[DOCUMENT SECTION]
_ _ _ _

Design Decisions in Pytato¶

TODO¶

  • reduction inames

  • finish trawling the design doc

  • expression nodes in index lambda

    • what pymbolic expression nodes are OK

    • reductions

    • function identifier scoping

    • piecewise def (use ISL?)

Note

When this document refers to different ways of expressing a computation and transforming between them “without loss of information”, what is meant is that the transformation is valid

  • in both directions, and

  • for all possible inputs (including those with symbolic shapes).

Computation and Results¶

  • Results of computations either implement the Array interface or are a DictOfNamedArrays. The former are referred to as array expressions. The union type of both is referred to as an array result.

  • Array data is computed lazily, i.e., a representation of the desired computation is built, but computation/code generation is not carried out until instructed by the user. Evaluation/computation is never triggered implicitly.

  • Array.dtype is evaluated eagerly.

  • Array.shape is evaluated as eagerly as possible, however data-dependent name references in shapes are allowed. (This implies that the number of array axes must be statically known.)

    Consider the example of fancy indexing:

    A[A > 0]

    Here, the length of the resulting array depends on the data contained in A and cannot be statically determined at code generation time.

_ _ _ _

[SOURCE MATERIAL]
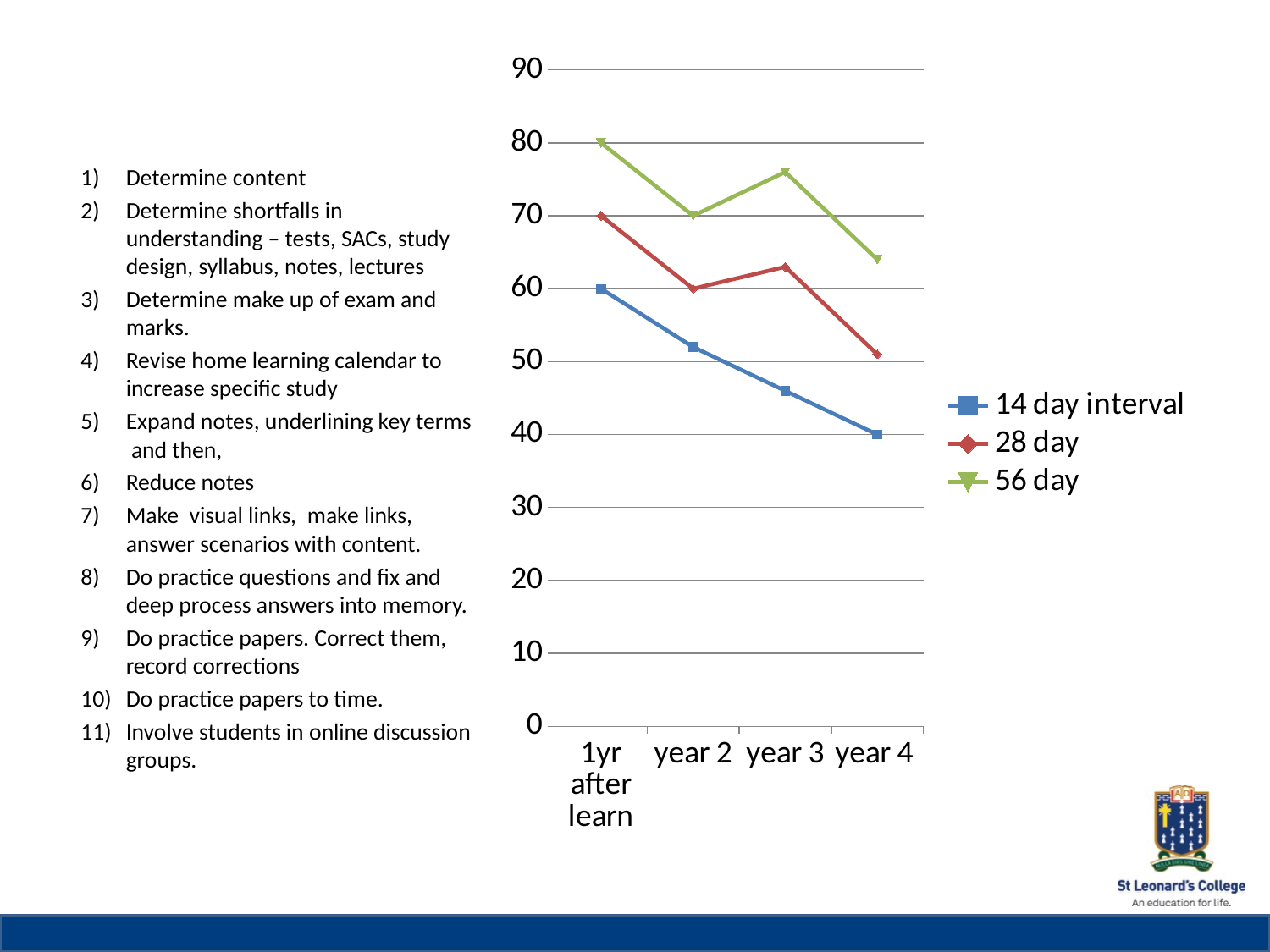
Which series has the highest value at 1yr after learn? 56 day Is the value for the 14 day interval series at year 3 greater or less than 50? less What type of chart is shown on the slide? line chart Which is larger at year 2: the 28 day series or the 14 day interval series? 28 day How many categories are shown along the x axis? 4 How many series does the legend list? 3 What is the value for the 56 day series at 1yr after learn? 80 Does the 14 day interval series rise or fall from 1yr after learn to year 4? fall What is the value for the 14 day interval series at 1yr after learn? 60 What is the value for the 14 day interval series at year 4? 40 Which series has the lowest value at year 4? 14 day interval Is the value for the 56 day series at year 3 greater or less than 70? greater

_ _ _ _

[REQUIRED TASKS]
1) Decide whether each statement agrees with the Pytato design text, answering yes or no and quoting the deciding words: (a) Array.dtype is evaluated lazily. (b) Evaluation is never triggered implicitly. (c) The number of array axes must be statically known.
2) Rewrite the Pytato design text starting at "When this document" and ending at "never triggered implicitly.", substituting "on demand" for "lazily".
3) In the Pytato design text, what name is given to computation results that implement the Array interface?
The material above was drawn from a separate source, not from the Pytato design text.

[WRITTEN RESPONSES]
1)
(a) No: "Array.dtype is evaluated eagerly."
(b) Yes: "Evaluation/computation is never triggered implicitly."
(c) Yes: "the number of array axes must be statically known"

2)
When this document refers to different ways of expressing a computation and transforming between them “without loss of information”, what is meant is that the transformation is valid

  • in both directions, and

  • for all possible inputs (including those with symbolic shapes).

Computation and Results¶

  • Results of computations either implement the Array interface or are a DictOfNamedArrays. The former are referred to as array expressions. The union type of both is referred to as an array result.

  • Array data is computed on demand, i.e., a representation of the desired computation is built, but computation/code generation is not carried out until instructed by the user. Evaluation/computation is never triggered implicitly.

3) They are referred to as array expressions.